**Extract to read**
▬▬▬▬▬▬
Growing up I was extremely guarded and never wanted to cause problems or confront anyone. Since I was always told how skinny, girly, and weak I was I never thought I could stand up for myself. Kids picked on me at school and in my neighborhood. Even my younger brother picked on me and would get his friends after me. For a good part of my childhood - before high school - that's pretty much all I could remember. Around 10th grade things changed a little and I became someone a few people could relate to. But even then I was always guarded. I did put on a good front, however, and began making more friends, having girlfriends and doing more things to socialize.

Here I am in my early 40s and I all this stuff from my childhood slowly leaks back in. My eyes opened to see how I am as a person, how I've always been really, and what molded me. I'm a protector - especially for women. If I see a woman who is struggling I want to help. My heart aches when I see a woman on the streets, or one who looks tired and abused, one who's on drugs and can't cope with reality. You know who I blame for that? The men in their lives. I see a woman driving a beat up car with a man in the passenger seat and I automatically assume he's lost his license from drinking and driving and she has to cart his sorry butt around everywhere. He's a man who isn't grown up enough to protect his woman and she's suffering because of it.
▬▬▬▬▬▬
Please say whether each statement agrees with the account of growing up guarded, answering yes or no and quoting the words of the account that decide it. 1. The writer was picked on by a younger brother. 2. Things changed a little for the writer around 12th grade. 3. The writer is now in the early 30s. The data after this point comes from a separate source.
▬▬▬▬▬▬
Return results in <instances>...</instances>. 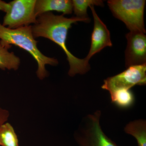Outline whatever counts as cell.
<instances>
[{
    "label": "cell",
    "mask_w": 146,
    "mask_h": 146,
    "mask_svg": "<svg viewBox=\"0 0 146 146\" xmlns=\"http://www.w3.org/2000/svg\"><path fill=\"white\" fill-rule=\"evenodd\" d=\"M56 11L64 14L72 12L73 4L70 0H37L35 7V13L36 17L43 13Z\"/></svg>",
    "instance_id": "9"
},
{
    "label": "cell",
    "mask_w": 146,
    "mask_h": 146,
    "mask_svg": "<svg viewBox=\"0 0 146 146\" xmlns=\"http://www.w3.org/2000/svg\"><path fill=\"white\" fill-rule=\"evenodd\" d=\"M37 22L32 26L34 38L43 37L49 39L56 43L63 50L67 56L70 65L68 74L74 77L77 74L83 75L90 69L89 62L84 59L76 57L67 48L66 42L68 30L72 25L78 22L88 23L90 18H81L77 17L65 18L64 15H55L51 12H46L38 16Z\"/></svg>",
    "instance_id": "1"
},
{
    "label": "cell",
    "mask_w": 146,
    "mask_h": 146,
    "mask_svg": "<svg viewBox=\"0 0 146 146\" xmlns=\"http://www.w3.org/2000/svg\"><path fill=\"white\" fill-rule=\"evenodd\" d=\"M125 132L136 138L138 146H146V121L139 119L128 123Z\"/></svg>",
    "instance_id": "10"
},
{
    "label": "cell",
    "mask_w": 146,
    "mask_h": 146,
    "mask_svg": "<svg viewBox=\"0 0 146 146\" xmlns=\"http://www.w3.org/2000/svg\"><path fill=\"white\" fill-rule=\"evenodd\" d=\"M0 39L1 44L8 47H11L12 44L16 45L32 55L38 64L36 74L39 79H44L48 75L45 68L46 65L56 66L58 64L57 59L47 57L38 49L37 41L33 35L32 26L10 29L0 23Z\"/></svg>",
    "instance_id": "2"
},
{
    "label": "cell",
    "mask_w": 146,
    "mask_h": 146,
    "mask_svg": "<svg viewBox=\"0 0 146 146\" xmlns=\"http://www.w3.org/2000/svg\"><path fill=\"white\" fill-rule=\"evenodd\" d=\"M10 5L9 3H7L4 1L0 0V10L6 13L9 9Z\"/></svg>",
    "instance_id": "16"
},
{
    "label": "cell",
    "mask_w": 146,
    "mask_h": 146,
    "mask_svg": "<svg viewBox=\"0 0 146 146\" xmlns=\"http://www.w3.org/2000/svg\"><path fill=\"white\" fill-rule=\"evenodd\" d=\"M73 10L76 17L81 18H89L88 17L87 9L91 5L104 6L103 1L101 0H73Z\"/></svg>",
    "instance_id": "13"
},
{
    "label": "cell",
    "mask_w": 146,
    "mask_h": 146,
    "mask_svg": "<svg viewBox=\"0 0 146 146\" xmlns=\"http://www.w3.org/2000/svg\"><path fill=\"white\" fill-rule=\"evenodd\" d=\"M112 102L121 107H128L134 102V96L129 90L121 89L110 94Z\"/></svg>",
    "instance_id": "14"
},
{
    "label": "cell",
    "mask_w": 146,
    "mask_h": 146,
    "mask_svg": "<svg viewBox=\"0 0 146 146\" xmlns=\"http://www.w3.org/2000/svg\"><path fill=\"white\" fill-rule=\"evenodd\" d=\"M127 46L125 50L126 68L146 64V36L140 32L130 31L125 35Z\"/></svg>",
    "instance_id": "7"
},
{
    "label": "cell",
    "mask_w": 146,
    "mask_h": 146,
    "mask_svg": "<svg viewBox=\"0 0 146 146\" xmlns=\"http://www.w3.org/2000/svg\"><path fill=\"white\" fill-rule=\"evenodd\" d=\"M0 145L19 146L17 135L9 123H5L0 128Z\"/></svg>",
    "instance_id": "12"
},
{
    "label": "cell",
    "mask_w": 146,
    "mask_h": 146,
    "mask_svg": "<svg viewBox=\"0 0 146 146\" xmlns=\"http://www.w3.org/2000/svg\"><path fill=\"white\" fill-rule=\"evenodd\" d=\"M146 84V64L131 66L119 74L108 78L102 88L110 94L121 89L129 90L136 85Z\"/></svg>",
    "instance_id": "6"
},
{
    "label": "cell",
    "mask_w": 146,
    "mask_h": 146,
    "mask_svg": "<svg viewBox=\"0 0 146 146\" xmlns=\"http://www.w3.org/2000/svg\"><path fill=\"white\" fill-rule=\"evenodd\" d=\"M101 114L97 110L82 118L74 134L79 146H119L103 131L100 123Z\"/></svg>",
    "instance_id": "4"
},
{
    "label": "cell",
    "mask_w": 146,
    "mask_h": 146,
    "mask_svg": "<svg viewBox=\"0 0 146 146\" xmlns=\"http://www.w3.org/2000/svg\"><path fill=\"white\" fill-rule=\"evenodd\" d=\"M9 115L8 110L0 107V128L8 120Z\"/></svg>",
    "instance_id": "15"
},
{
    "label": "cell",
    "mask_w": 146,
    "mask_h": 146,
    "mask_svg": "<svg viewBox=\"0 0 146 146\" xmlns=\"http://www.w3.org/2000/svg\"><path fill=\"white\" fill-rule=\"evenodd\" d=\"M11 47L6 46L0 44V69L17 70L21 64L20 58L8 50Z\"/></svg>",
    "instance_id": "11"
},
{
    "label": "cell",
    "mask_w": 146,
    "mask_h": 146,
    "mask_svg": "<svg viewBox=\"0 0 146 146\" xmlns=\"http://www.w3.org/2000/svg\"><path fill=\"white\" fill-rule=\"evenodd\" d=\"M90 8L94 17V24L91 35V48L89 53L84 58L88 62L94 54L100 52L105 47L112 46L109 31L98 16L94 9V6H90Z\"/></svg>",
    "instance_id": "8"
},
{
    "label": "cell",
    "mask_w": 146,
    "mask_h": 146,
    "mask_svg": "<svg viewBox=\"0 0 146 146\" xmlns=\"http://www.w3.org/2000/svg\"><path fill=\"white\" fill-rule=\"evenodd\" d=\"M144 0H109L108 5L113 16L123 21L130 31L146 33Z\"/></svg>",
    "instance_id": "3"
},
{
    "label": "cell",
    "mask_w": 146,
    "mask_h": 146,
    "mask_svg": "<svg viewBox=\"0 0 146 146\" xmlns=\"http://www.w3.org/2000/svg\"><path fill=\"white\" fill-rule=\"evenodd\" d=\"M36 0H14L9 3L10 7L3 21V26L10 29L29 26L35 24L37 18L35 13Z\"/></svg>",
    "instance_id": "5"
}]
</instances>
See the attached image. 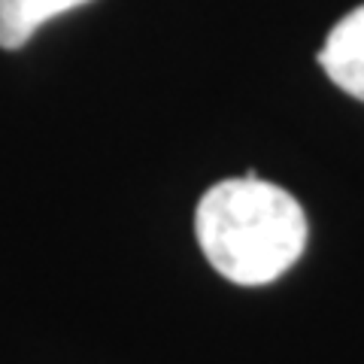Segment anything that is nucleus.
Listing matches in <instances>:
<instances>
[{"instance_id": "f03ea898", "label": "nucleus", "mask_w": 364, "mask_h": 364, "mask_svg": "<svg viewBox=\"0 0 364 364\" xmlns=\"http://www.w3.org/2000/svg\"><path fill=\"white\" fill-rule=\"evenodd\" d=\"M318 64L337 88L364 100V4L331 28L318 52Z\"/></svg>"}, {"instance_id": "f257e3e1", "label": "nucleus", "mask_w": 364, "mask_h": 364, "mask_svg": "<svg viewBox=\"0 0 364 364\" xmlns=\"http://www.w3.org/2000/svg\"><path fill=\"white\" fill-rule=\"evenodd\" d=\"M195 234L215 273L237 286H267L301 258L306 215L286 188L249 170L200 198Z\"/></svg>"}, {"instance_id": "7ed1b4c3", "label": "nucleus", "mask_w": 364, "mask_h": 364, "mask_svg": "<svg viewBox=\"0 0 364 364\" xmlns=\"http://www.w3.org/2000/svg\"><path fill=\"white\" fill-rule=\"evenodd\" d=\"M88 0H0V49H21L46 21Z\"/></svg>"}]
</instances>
▬▬▬▬▬▬
**Expected answer**
1. Yes: "Even my younger brother picked on me and would get his friends after me."
2. No: "Around 10th grade things changed a little"
3. No: "Here I am in my early 40s"